A morte em si pouco significa, porque o moribundo não tem consciência do que lhe vai acontecer. E a pessoa velha está mais do que suficientemente preparada, desde que biologicamente existe o desgaste físico, que inconscientemente é aceito. É o mesmo caso do indivíduo que está sonolento, esperando a hora de dormir.

Psicanaliticamente considerando, não existe morte repentina. Seja num leito de hospital, ou dentro de um automóvel em alta velocidade, existe um período enorme, anterior, de planificação.

E não é preciso ser um grande psicanalista para pressentir a autodestruição do indivíduo. Aliás, muitas pessoas, quando se aproximam de doentes, sentem algo estranho, como se estivessem adivinhando o fim.

O inconsciente sabe mais do que nós, constituindo o maior campo de estudo sobre a personalidade humana. Nós temos obrigação mesmo de, na medida do possível, conhecê-lo - como único meio de assumir controle sobre o próprio destino.

O povo árabe usa da expressão "está escrito", para explicar que, aquilo que acontece, está predeterminado. Aliás, de certa maneira, esse espírito sempre existiu em todos os povos, constituindo uma tentativa de esclarecimento dos próprios impulsos interiores: se meu inconsciente quer assim, nada poderá demovê-lo - a não ser conhecendo-o.

Nós procuramos a morte (inconscientemente) devido à estreiteza de nossos horizontes.
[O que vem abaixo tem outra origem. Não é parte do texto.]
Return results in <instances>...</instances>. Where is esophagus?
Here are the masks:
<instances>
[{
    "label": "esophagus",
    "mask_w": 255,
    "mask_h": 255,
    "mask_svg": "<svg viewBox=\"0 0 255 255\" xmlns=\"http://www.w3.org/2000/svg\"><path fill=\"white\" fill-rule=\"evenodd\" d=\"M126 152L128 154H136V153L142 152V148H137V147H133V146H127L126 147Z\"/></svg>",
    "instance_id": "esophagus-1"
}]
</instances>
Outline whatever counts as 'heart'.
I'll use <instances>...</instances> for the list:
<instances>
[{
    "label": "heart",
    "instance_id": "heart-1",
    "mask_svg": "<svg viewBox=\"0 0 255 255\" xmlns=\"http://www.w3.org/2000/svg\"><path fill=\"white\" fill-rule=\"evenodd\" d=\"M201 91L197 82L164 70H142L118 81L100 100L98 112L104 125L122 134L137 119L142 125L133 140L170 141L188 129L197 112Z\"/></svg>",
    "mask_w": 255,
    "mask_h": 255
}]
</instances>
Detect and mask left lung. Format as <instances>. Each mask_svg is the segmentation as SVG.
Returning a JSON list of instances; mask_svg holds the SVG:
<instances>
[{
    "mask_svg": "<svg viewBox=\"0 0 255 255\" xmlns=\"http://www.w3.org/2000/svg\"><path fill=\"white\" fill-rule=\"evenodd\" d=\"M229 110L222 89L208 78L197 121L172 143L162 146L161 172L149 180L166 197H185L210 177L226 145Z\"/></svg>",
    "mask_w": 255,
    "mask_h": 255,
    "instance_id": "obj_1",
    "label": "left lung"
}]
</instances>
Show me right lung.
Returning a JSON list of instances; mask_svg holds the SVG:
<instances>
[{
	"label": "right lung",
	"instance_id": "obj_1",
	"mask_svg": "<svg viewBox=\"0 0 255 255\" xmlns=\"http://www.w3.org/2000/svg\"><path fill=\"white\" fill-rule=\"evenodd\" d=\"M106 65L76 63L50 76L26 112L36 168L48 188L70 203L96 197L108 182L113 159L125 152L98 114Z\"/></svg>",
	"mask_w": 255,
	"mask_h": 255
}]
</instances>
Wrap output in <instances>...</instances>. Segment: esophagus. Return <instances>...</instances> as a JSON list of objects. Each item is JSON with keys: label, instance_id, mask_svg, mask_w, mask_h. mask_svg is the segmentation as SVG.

Entramos em tantas dificuldades, cometemos tantos desatinos que, afinal, nos refugiamos nela.

Porém, caso tivéssemos os horizontes mais amplos, e os ideais melhor situados, encontraríamos novamente interesse e amor pelas realizações e facilmente chegaríamos aos duzentos anos. "A vida apresenta muito interesse para quem o procura..."

O medo da morte também pode ser analisado segundo o apego que o indivíduo tem pelo seu corpo: se vive em função dos prazeres sensoriais (inadequadamente), é evidente que verá com desespero a perda dessas prerrogativas.

Mas, em todos aqueles que já passaram pelo perigo de perder suas vidas, parece que a impressão foi bem diferente do que imaginamos.

Um motorista inglês vinha em alta velocidade por uma estrada, coberta pelo nevoeiro, quando foi de encontro à traseira de um caminhão. Viu-se como que pairando no ar, e contemplando o próprio corpo destroçado. Olhava-o com certa pena. De repente sentiu sangue nas vistas e perdeu aquela visão. Acordou depois de uma semana num leito de hospital, tendo sido "milagrosamente" salvo.

Os parapsicólogos modernos acreditam na possibilidade de o psiquismo se distanciar do corpo, à semelhança mais ou menos com o fenômeno da bilocação, acontecido com alguns seres privilegiados.

Para crentes e ateus, a morte apresenta duas espécies distintas de dificuldades: o de sofrer no último momento e as consequências posteriores, caso haja sobrevivência do psiquismo. Aqui, entramos num segundo aspecto da neurose, que a terapêutica analítica ousou ignorar por muitos anos, e agora ocupa posição importantíssima nas escolas modernas.

Freud e seus adeptos mais fanáticos aboliram, desse campo, todas as manifestações do psíquico, no sentido espiritual. No neurótico, muitas vezes, não é tão primordial saber a origem de um  trauma psicológico, como tomar consciência de uma nova realidade - porque a psicanálise transgrediu do terreno puramente terapêutico para o das realizações humanas.

Uma pessoa que faça análise, hoje em dia, pode visar muito mais ou seu aperfeiçoamento do que propriamente sanar um sintoma. Deste modo, temos que curar o indivíduo do seu passado, bem como dar-lhe uma visão de vida que possa levá-lo a aceitar tranquilamente o magno problema da morte - e a ciência analística já é capaz disso.